The 1980 AMC Eagle I drove in high school. We called it “The Cockroach” because it was big, brown, dirty, ugly, and no matter what happened to it, it refused to die. It was a horrible car; everything went wrong with it. I remember the belts squealing LOUDLY whenever I’d go from a stop to any kind of forward motion; the tape deck stopped working in mid-song; the radio died soon after; the radiator vomitted all over a friend’s driveway (with LOUD wrench-thrown-under-the-hood sounds); I don’t even remember what else.
Worse was the 1974 Chevy Impala my father surprised me with my senior year in college (1994, for reference). I needed a car to drive for my senior internship but had no cash; I assumed I’d just be using my mom’s Volkswagon Rabbit. (My folks owned 4 cars at the time!) Dad instead bought the Behemoth because he saw Big Car = Safe Daughter. It turned into a Big Mess.
During its few months with me:
The a/c system was completely replaced
The brakes were replaced
Within 3 months at college: the engine cracked a gasket head, sending steam spewing in large clouds out the tailpipe (I wound up hitching rides from friends or borrowing another of my parents’ cars to get to my intership for months while dad labored over the engine)

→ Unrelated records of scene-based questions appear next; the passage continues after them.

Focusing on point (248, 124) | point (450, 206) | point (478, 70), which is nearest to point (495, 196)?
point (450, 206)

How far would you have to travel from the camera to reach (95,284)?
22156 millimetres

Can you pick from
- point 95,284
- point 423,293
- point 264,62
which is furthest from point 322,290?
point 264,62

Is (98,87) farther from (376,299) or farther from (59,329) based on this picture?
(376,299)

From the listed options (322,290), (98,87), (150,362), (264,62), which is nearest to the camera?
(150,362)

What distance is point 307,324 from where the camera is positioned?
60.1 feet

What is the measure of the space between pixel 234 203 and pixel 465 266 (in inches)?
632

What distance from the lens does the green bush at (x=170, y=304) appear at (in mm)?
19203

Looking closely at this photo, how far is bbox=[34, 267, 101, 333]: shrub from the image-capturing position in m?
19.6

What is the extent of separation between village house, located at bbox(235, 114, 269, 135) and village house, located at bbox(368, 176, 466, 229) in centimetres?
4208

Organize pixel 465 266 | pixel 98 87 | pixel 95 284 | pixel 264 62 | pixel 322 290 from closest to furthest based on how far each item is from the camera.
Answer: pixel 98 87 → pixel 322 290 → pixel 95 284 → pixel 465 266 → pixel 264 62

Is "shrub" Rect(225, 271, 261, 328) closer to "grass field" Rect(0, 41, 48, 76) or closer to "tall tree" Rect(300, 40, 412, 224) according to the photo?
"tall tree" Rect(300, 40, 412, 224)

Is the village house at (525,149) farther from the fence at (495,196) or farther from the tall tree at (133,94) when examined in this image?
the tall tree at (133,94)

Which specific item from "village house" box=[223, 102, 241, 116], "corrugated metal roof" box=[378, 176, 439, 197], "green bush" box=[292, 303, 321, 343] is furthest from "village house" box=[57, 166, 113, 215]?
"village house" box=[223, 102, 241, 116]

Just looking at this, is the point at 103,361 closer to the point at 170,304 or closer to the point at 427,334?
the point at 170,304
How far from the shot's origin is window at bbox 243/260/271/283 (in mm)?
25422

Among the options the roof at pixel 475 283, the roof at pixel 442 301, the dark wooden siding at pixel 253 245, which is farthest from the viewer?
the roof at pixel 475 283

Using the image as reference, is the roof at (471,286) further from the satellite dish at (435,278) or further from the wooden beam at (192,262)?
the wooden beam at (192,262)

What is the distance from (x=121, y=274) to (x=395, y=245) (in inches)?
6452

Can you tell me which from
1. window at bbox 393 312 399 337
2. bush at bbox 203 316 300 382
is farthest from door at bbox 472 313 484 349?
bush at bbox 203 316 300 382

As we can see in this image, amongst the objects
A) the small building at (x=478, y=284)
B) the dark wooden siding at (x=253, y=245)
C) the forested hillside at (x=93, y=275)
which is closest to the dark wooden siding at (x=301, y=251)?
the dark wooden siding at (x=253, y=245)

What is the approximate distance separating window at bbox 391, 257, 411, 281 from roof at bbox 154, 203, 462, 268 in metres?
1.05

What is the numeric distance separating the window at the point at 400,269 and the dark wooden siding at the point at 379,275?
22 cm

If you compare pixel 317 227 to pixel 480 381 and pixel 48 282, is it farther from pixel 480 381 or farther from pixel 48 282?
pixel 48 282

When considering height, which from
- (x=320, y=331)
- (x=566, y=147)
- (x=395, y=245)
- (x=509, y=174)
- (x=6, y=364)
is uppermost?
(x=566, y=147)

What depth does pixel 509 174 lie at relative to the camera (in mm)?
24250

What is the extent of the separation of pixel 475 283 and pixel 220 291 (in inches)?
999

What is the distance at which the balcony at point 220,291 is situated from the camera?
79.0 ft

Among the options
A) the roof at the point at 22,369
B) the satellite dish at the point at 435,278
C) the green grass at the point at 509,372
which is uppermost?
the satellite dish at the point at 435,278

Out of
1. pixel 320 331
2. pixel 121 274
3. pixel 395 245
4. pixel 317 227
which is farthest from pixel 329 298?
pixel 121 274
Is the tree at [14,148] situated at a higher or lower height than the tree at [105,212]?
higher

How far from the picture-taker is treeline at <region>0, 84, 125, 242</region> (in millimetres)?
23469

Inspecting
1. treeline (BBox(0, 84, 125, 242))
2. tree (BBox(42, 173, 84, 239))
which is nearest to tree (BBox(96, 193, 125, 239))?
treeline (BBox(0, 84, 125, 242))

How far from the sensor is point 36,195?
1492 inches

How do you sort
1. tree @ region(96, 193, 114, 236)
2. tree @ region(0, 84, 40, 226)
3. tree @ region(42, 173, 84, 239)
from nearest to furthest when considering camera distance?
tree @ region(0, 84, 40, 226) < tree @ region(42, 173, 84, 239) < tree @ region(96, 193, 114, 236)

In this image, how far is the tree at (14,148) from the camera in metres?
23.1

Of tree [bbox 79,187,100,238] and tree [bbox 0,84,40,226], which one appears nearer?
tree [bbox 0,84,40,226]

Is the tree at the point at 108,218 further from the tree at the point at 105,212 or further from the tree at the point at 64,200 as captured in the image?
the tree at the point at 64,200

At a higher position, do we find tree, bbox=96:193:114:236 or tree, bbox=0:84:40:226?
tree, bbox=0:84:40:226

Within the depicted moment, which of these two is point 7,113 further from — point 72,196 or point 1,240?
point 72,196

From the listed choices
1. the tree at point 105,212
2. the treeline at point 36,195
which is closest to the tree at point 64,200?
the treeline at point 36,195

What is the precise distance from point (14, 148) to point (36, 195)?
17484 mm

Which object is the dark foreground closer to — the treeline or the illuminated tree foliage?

The carburator was replaced
The radiator was replaced
The battery was replaced
The starter was replaced
The air filter was replaced
And most fun: driving it on the freeway a few months after graduating (and once Dad had fixed the engine), I heard these horrible BANG BANG BANG sounds. The entire engine fan had broken loose from the engine and was bouncing around the compartment. :eek: I’m lucky I stopped when I did, or those blades would have chopped up my new radiator. So…the entire fan clutch and assembly was replaced.
My Dad felt terrible that the car turned into such an expensive lemon, and I felt terrible because I felt I couldn’t complain–crap that it was, they STILL had bought me a car. We finally gave up the ghost–Dad sold the car, and I matched the funds he received for it. We went car shopping together and I came home with an '89 Honda Civic hatchback that I loved. A much happier ending!
I bought it right out of school, when my 1974 Dodge Dart didn’t pass inspection – the only loan I’ve ever taken out for anything. A basic compact like the Dodge Omni, it was dressed up a little to look sporty (hey, I was young).
In the first week, the air conditioner died and the glove box door fell off. A few weeks later, the speedometer cable started making a loud noise, and the dealership tried to charge me $100 for fixing it, claiming that the ‘bumper-to-bumper’ warranty didn’t cover it. Come to think of it, the dealers were a big part of the problem, but I’m sure they were facing a Sisphusian task fixing those lemons.
From the beginning, it had a nasty tendency to stall when cold, which I dealt with by avoiding sharp turns for the first few minutes. The stalling gradually got worse, and the dealerships couldn’t do anything about it. (A shade tree mechanic back in my hometown in West Virginia was able to reduce it somewhat).
Keep in mind this was a new car.
The struts were shot in less than 20,000 miles (none off of paved roads), and the catalytic converter soon after (thankfully, the law required it to be replaced free).
I now drive a Subaru, and whenever someone questions my patriotism, they get this story.